Over time, as in the case of Arizona, public access to the operations of quasi-governmental agencies increased. Not so in California. In the case of Colorado and North Dakota, board membership and independence increased. Not so in California. Private insurers, whether stock or mutual, now follow strict corporate governance guidelines for directors’ independence. For companies listed with the New York Stock Exchange, corporate governance rules require directors who can make decisions independent of management. Not so in California.

Corporate governance guidelines that establish directors’ independence and qualifications, and committee structure to assure this independence, are required to be disclosed to the public. Certainly, developing such standards for SCIF could be accomplished while not sacrificing the legislature’s authority over the workers’ compensation system or SCIF’s tax-exempt status.

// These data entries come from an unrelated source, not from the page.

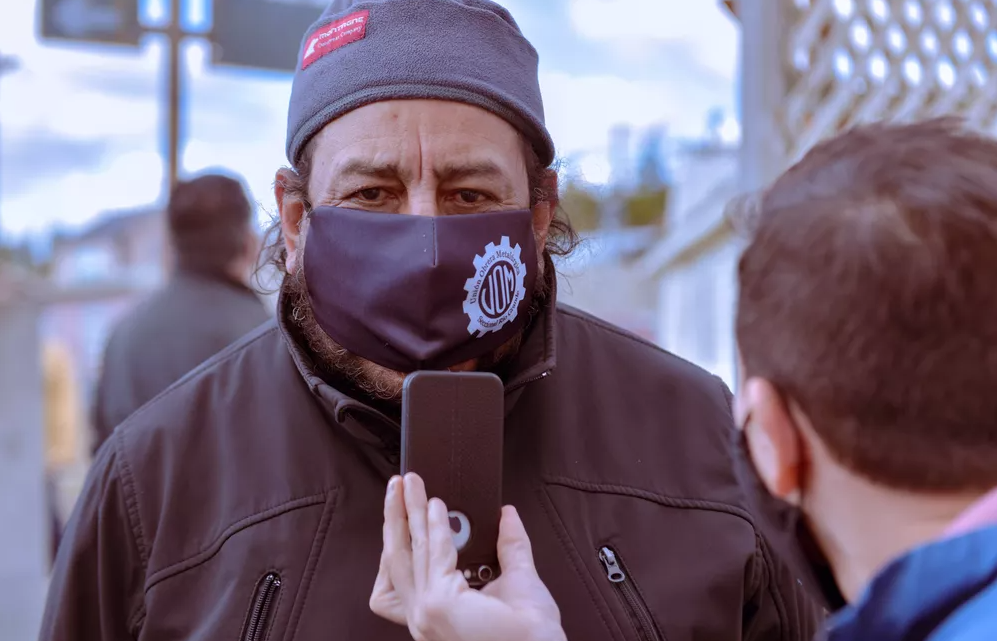 Fracasó la paritaria metalúrgica porque los empresarios se niegan a pagar un primer tramo de aumento del 20%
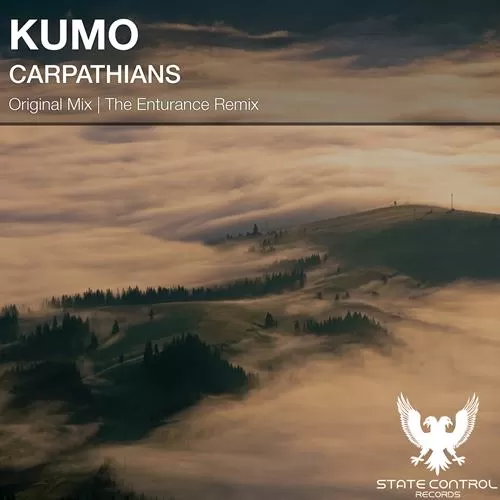 KuMo Carpathians Artwork 500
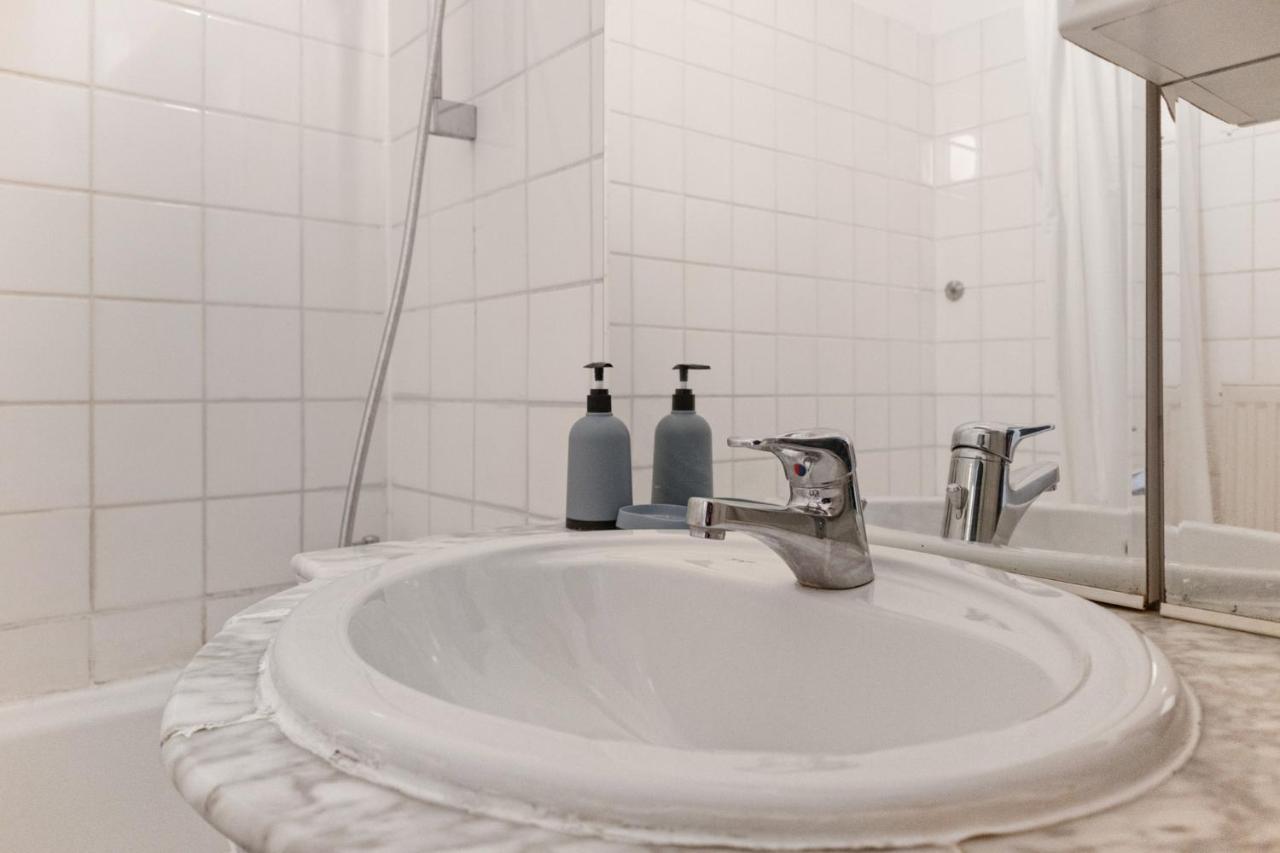 Pleasant 2br - Perfect For Long Appartement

There is no sound reason for SCIF to be held to any lesser standard of governance than for any other business enterprise. The public has a right to expect that its institutions will be free from the type of conflicting influences that independent boards are intended to prevent.

The past several years have seen SCIF in continuous conflict with the legislature, the Insurance Commissioner, and now the governor.

Even assuming that SCIF is financially healthy, and that it is fairly participating in the continued recovery of a competitive insurance market, there is still a compelling need to bring its governance into the 21st century. The “bottom line” is no longer enough in today’s world of accountability and transparency, and simply replacing two board members is no substitute for much-needed reform.

PUBLISHERS' NOTE: Publius is written by a consortium of writers, sometimes internal, most frequently external. Workers' Comp Executive believes that it has the responsibility to air most viewpoints and welcomes the comments of its community on any subject. Publius does not necessarily represent the views of this publication.